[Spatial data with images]
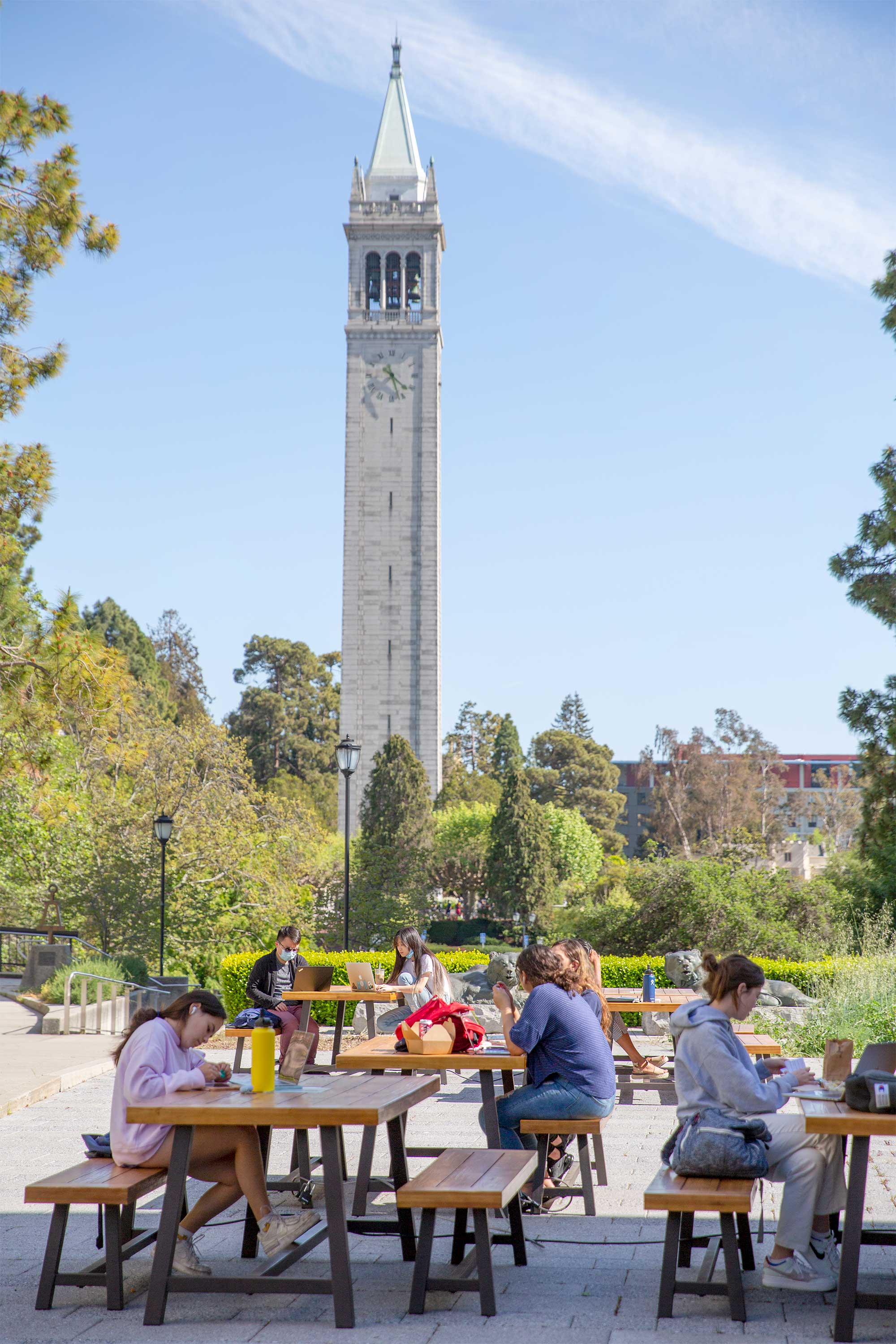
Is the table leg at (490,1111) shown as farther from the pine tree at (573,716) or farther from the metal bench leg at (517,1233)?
the pine tree at (573,716)

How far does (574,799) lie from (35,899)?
56.6 m

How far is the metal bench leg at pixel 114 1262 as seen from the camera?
464 centimetres

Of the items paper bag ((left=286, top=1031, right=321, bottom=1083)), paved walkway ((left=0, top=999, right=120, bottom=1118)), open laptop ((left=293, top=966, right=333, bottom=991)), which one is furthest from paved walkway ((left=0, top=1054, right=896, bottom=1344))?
open laptop ((left=293, top=966, right=333, bottom=991))

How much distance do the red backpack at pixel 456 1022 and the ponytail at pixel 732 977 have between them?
5.66 feet

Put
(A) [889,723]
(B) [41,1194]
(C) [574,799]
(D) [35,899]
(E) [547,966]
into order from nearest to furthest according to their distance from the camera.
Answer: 1. (B) [41,1194]
2. (E) [547,966]
3. (A) [889,723]
4. (D) [35,899]
5. (C) [574,799]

* Required task *
Rewrite all of the lines above with "metal bench leg" swapped for "iron bench leg" and everything else kept the same. Omit the pictures from your answer.

* Output for this task *
Is the table leg at (490,1111) shown as farther from the pine tree at (573,716) or farther from the iron bench leg at (517,1233)?
the pine tree at (573,716)

How far does (574,799) lie from (35,899)?
56.6 m

How far is the iron bench leg at pixel 114 1262 as seen from the camera?
464 centimetres

Of the items paper bag ((left=286, top=1031, right=321, bottom=1083)), paved walkway ((left=0, top=999, right=120, bottom=1118)), open laptop ((left=293, top=966, right=333, bottom=991)), which one is furthest from paved walkway ((left=0, top=1054, right=896, bottom=1344))?
open laptop ((left=293, top=966, right=333, bottom=991))

How much distance do the red backpack at pixel 456 1022 and the ponytail at pixel 732 977 have between them?
5.66 feet

Put
(A) [889,723]
(B) [41,1194]
(C) [574,799]
(D) [35,899]
(E) [547,966]
into order from nearest to furthest according to their distance from the camera.
Answer: 1. (B) [41,1194]
2. (E) [547,966]
3. (A) [889,723]
4. (D) [35,899]
5. (C) [574,799]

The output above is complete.